Usually, the syndrome does not go away on its own but by changing one’s lifestyle or using some form of therapy.
There is no data on the behavior of the syndrome at the time of the transition to menopause, but it seems that the approaching end of menstruation can positively influence it.
There is no evidence that PMS begins or worsens after pregnancy, nor that its frequency increase after tubal ligation. Little information exists about the influence of heredity on the syndrome, although some data would seem to prove the existence of genetic factors.
Although numerous hypotheses have been advanced, the factors involved in the origin of the various disorders related to the premenstrual syndrome are not known with certainty.
Among the various theories proposed, they received the greatest consensus:
The hormonal one, consisting of an altered estrogen-progesterone ratio due to a progesterone deficiency in the luteal phase (the second half of the cycle);
That of an altered hydro-saline exchange (water-salts) determined by the excess or defect of various hormones that have an action on the hydro electrolytic balance: estrogen and progesterone, antidiuretic hormone (ADH or vasopressin), prolactin, aldosterone;
That of thyroid dysfunction, based on the observation that some women with premenstrual syndrome show evident or subclinical signs of hypothyroidism and that in these patients the administration of thyroid hormones determines an improvement of the premenstrual syndrome;
That of vitamin B6 deficiency, based on the relationship between the levels of this vitamin and some endocrine functions;
That of hypoglycemia, based on the similarities existing between the classic picture of PMS and that of the hypoglycemic condition, and on the demonstration that sex hormones are able to influence glucose metabolism;
That of prostaglandin E1 deficiency, which are substances involved in the perception of pain;
The psychosomatic one, which is based on psychological, behavioral and social considerations, and on the finding of an association, even if not frequent, of the premenstrual syndrome with real psychiatric pathologies.
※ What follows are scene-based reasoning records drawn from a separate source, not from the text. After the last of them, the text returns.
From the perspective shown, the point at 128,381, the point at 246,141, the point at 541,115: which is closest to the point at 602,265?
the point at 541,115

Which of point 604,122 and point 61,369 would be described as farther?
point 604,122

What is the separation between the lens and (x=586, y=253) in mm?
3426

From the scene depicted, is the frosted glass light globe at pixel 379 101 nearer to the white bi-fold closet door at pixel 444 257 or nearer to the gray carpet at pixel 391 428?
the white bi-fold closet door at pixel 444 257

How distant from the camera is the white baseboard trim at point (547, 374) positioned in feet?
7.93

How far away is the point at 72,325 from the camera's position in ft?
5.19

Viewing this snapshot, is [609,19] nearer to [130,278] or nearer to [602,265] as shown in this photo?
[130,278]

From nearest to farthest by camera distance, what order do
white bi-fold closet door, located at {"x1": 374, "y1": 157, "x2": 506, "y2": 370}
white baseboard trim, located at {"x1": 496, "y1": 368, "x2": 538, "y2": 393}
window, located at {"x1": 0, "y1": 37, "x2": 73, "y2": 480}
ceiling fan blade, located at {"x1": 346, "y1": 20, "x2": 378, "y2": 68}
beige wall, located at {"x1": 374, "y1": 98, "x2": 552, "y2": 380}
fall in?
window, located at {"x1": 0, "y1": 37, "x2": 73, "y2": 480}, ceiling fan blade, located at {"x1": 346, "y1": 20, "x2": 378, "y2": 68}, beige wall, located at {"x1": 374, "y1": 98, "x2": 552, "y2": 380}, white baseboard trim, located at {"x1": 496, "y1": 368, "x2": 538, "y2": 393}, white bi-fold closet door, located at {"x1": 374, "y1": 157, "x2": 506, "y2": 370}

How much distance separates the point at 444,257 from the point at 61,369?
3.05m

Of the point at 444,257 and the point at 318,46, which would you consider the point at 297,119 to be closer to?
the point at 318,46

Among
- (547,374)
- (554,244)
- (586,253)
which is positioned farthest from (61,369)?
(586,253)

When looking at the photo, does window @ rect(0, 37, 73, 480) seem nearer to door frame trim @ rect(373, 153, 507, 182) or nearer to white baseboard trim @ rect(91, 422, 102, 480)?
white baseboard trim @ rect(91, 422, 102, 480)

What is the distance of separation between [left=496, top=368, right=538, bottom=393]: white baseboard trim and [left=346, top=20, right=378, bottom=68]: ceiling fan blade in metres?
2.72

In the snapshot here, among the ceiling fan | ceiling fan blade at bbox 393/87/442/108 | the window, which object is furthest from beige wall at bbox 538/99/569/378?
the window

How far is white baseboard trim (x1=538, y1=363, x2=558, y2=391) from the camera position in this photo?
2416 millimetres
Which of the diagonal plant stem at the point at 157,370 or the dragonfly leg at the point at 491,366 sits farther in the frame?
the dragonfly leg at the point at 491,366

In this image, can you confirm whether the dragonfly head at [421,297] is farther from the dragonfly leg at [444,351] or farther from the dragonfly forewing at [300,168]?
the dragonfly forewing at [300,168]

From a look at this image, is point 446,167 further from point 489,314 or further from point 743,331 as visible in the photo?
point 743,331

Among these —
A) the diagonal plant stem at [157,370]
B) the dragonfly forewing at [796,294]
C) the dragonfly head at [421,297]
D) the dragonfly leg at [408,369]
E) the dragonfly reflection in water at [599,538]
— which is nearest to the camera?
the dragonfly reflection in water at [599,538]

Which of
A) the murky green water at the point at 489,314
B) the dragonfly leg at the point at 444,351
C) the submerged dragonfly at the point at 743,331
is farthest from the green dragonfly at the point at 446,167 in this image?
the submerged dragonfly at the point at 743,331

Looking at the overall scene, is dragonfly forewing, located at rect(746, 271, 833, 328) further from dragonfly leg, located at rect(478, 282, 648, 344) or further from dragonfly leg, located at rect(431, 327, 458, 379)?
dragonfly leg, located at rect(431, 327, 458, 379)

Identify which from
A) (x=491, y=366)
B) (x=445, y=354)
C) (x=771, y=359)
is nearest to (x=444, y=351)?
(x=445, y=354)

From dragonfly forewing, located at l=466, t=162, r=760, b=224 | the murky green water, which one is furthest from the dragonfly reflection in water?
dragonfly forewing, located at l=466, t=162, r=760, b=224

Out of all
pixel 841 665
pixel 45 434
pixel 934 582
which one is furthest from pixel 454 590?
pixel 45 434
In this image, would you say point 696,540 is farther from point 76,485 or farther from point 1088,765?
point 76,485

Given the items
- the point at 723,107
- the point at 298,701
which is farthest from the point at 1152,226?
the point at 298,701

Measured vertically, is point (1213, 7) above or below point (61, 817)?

However, it is important to bear in mind that up to now it has not been possible to demonstrate differences in the circulating levels of various hormones (including estrogen, progesterone, testosterone, FSH, LH, prolactin) during the menstrual cycle between women with PMS and those without.
The same applies to substances involved in the regulation of hydroelectric metabolism such as aldosterone. No differences were recorded even with respect to weight gain.